An hour or so later, Terram was called to the banquet. It was a small, quiet affair. Only the royal family, the ambassadors from Arvindia, and a few of the Bynthybrian noblemen, were there. It was served in a small dining room and lit by a chandelier, and a musician played on a harp in the shadows. Terram sat beside his older sister. Halfway through the meal he nudged her and said,
“If I tell you a secret, will you tell anyone?”
“I don’t care to know what you have found out now,” she said, with an annoyed air. “But if you want to tell me, then do. I will tell no one.”
“Good. Well, I was in the secret council chamber earlier, and those men are not just visiting from Arvindia. But I won’t tell you what they were here about.”
Airilla gave a slight gasp.
“Terram! How could you listen in on a secret council?”

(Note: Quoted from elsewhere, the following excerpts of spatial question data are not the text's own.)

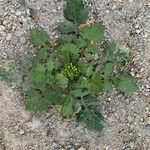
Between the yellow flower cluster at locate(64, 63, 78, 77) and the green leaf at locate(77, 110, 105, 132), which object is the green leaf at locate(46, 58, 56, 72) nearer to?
the yellow flower cluster at locate(64, 63, 78, 77)

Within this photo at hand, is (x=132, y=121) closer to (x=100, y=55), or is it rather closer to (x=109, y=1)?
(x=100, y=55)

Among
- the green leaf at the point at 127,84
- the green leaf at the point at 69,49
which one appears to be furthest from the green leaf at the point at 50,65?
the green leaf at the point at 127,84

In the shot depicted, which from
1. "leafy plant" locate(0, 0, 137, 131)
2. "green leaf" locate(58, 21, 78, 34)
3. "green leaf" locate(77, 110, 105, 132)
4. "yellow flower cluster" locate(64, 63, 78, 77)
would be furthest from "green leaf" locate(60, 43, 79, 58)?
"green leaf" locate(77, 110, 105, 132)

“Easily,” he said with a grin. “I hid.”
His sister shrugged.
“I should tell father,” she said.
“But I know you won’t,” Terram said, still smiling. “For one thing, you promised you would not. For another, you know it will do no one any harm just because I know about it.”
She sighed, and turned back to her meal. But now curiosity had gotten the better of her, which rarely happened.
“What are they doing here?” she asked in a whisper.
Terram smiled, and said,
“I told you I would not tell you. You will have to hide somewhere and find out. It should be easy...”
Airilla made an annoyed motion with her head and tried to forget everything about it.

The next day, Terram slipped out of the palace very early. The air was chilly, and foretold that winter was on its way. He went into the stables, where his horse was standing nibbling straw, in a stall between Kellam's black steed and Airilla's gray mare. Terram’s horse was a black mare, which he had begged his father to get for him. She was not spirited, but she was quick and quiet, which was of course what he liked best. He had named her Secret. He trotted out of the wide, paved courtyard, the gate of which was opened for him by a guard. The palace was situated just five miles from the royal city and was surrounded by huge and ancient trees, as well as younger ones which had been planted by King Eragim five or so years ago. Most palaces in that part of the world were in the middle of the royal city, a city which in other places would be heavily fortified, but Bynthybria was known as The Peaceful Land. In its long history among the other countries of the southern part of the world (Lecartin, Arvindia, Erasthinia, Belvia, etc.), it had had exactly two wars, and one was over a misunderstanding. The other had ended after three months.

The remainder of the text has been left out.